I eased over to the side of the road, turned off the happy Jeremy Camp version of “Jingle Bell Rock” that I had been singing, and sighed.
After thirty two years of speeding across roads in several states, I had finally been busted.
I turned on the overhead light so the cop could see that it was just me alone in the car. I pulled my license from my wallet and just as I was fumbling for my registration card, he came up to the driver’s side, positioning himself just behind me.
“Good evening, Ma’am,” His voice was pleasant. ” Did you know that I clocked you going 59 in a 40 mph zone?”
He was young…young enough to be my son.
I smiled slightly, apologetically. “I wasn’t aware that I was going that fast, no.” (I was actually surprised to discover I wasn’t going faster).
I was still trying to find my registration card, which was difficult because it looked just like my insurance card.
“That’s the one you are looking for, ” he said kindly, helpfully.
I handed him my license and registration and he told me he would be right back.
My friend Jackie texted me at that moment, asking how my night was going.
“Pulled over on the side of the highway by a cop. Busted for speeding.” I texted back. I did not text the fact that I was on my way to a Bible study for teen girls that my friend Wendy and I lead every other Friday night.
The irony of that was not lost on me.
“WHAT?!” Came the swift reply. “I hope you don’t get a ticket.”
He came back to my car and handed me my license and registration with a smile. “I’m just going to give you a warning this time, Ma’am. But please watch your speed from now on.”
He pulled back, ready to walk away, but my voice stopped him.
“I just wanted to thank you for all that you do, ” I said. “I appreciate it.”
His eyes widened in total surprise.
I lowered my eyes from his for a moment to watch the other cars driving (very carefully and slowly) past me before continuing.
“I had a cousin who was a cop.”
“What’s his name?”
“His name was David. He was a cop in Pennsylvania. He was killed two years ago when he made a traffic stop on the highway.” I looked back up at him. “So please be careful out there, okay?”
This whole thing was surreal. I hadn’t planned on saying any of this.
He seemed genuinely shocked. I imagine most cops are not thanked for what they do when they pull someone over for speeding.

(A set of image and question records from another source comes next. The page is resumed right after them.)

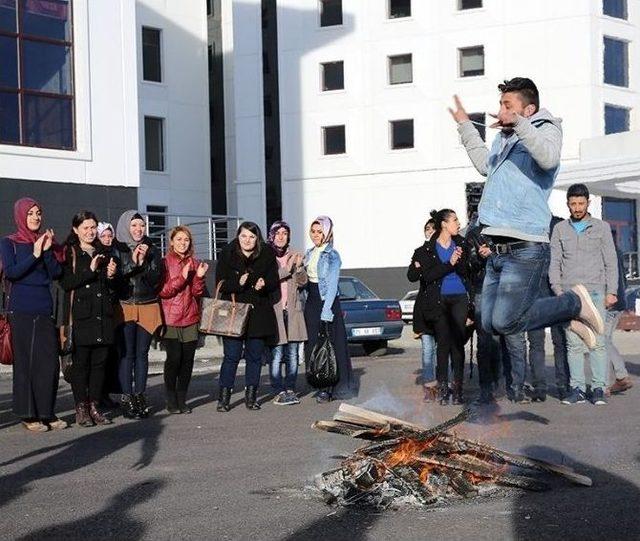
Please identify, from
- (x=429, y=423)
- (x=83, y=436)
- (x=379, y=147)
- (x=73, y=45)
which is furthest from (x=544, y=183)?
(x=379, y=147)

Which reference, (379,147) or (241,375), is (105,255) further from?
(379,147)

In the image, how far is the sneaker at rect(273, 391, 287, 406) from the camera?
12.1m

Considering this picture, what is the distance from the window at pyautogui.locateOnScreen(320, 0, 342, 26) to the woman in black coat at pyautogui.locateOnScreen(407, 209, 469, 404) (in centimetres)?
3887

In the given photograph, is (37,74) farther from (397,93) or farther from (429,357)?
(397,93)

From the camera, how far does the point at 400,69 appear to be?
157 ft

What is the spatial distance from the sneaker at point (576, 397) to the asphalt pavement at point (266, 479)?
0.16 metres

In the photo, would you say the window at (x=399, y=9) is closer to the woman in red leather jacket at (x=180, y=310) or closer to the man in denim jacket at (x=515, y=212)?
the woman in red leather jacket at (x=180, y=310)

But I needed him to know that I appreciated the fact that he had chosen to live his one life in order to serve and protect.
He nodded. “I will.” A small pause. Then,” My condolences on the death of your cousin. Take care.”
“Thanks. And I will slow down from now on.”
“Please do.” Another smile and then he got into his car and disappeared into the night.
I put my license and registration back where they belonged and texted Jackie one word: “Warning!” before putting my car back into gear and easing back onto the highway.
It was then that I realized that tears had filled my eyes.
It is coming up on two years that my cousin David’s life was taken by a madman with a gun on a dark Pennsylvania highway. I still miss him, still think about him often.
Cops had always intimidated me before David’s funeral. Then I met so many of them in a sea of blue in the funeral home.
During the course of the visiting hours, I had the opportunity to talk with many of them. I listened gratefully to their memories of David and watched helplessly as these grown men in crisp uniforms cried like babies over the loss of one of their own.
Ever since then, I pray without fail for the cops I know personally and for every one of them I see on the road.
Just like I prayed for that young officer’s safety for the rest of the night.